Extracted entries:
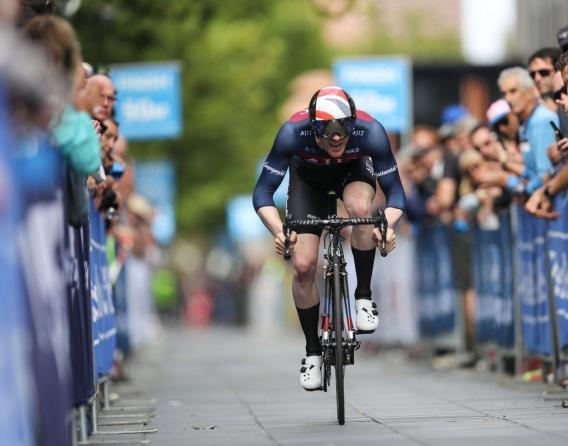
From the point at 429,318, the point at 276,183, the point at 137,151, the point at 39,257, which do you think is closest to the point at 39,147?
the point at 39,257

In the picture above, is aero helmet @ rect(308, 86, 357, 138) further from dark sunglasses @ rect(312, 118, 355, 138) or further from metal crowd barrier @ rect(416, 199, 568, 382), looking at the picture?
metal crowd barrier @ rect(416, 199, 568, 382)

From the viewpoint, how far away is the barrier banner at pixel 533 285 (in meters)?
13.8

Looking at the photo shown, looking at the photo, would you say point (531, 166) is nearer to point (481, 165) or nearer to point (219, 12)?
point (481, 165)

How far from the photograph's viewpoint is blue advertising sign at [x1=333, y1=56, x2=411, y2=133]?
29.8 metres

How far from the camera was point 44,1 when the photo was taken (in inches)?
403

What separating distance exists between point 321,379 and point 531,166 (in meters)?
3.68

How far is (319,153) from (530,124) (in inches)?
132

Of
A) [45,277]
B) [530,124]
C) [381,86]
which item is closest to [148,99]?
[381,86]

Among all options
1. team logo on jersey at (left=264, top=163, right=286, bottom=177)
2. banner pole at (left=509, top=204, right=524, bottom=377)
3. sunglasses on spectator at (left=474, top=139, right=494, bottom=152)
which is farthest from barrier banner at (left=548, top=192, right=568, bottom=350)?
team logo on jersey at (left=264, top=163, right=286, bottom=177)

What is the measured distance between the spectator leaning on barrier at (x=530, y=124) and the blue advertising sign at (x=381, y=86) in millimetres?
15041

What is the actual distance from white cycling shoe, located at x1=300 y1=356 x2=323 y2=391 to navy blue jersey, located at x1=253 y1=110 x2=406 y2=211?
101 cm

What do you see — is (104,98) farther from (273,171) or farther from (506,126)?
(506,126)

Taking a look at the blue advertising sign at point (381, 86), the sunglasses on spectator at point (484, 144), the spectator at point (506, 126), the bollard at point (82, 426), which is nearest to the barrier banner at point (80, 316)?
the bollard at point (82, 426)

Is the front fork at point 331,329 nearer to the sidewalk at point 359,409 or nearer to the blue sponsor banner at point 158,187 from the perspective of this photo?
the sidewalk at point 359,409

Exercise:
What is needed is an exact reproduction of the data, pictures excluded.

The result:
From the point at 429,318, the point at 276,183, the point at 137,151, the point at 39,257, which do you think is closest to the point at 39,147?
the point at 39,257

In the picture above, is aero helmet @ rect(308, 86, 357, 138) further from dark sunglasses @ rect(312, 118, 355, 138) or further from metal crowd barrier @ rect(416, 199, 568, 382), looking at the picture?
metal crowd barrier @ rect(416, 199, 568, 382)

From the viewpoint, how far away is the barrier banner at pixel 533 285 (in meters)?
13.8

Looking at the photo shown, looking at the photo, would you say point (531, 166) is nearer to point (481, 165) or nearer to point (219, 12)?
point (481, 165)

How far from the photograph's viewpoint is blue advertising sign at [x1=333, y1=56, x2=411, y2=133]?
29.8 metres

How far from the camera was point 44,1 when the photo was taken (in inches)?
403

What separating distance exists between point 321,379 and point 531,166 (in meters)?
3.68

How far is (319,153) from (530,124) (in inches)?
132

Of
A) [45,277]
B) [530,124]
C) [381,86]
which item is closest to [148,99]?
[381,86]

Among all options
1. team logo on jersey at (left=264, top=163, right=286, bottom=177)
2. banner pole at (left=509, top=204, right=524, bottom=377)
3. sunglasses on spectator at (left=474, top=139, right=494, bottom=152)
which is farthest from barrier banner at (left=548, top=192, right=568, bottom=350)?
team logo on jersey at (left=264, top=163, right=286, bottom=177)

What is the measured distance between the spectator leaning on barrier at (x=530, y=124) and the blue advertising sign at (x=381, y=86) in millimetres?
15041

What is the actual distance from white cycling shoe, located at x1=300 y1=356 x2=323 y2=391 to navy blue jersey, located at x1=253 y1=110 x2=406 y2=211?
101 cm

What do you see — is (104,98) farther from (273,171) or farther from (506,126)?
(506,126)

Taking a look at the blue advertising sign at point (381, 86), the sunglasses on spectator at point (484, 144), the spectator at point (506, 126), the bollard at point (82, 426), which is nearest to the barrier banner at point (80, 316)?
the bollard at point (82, 426)

Is the front fork at point 331,329 nearer to the sidewalk at point 359,409 or nearer to the blue sponsor banner at point 158,187 from the perspective of this photo?
the sidewalk at point 359,409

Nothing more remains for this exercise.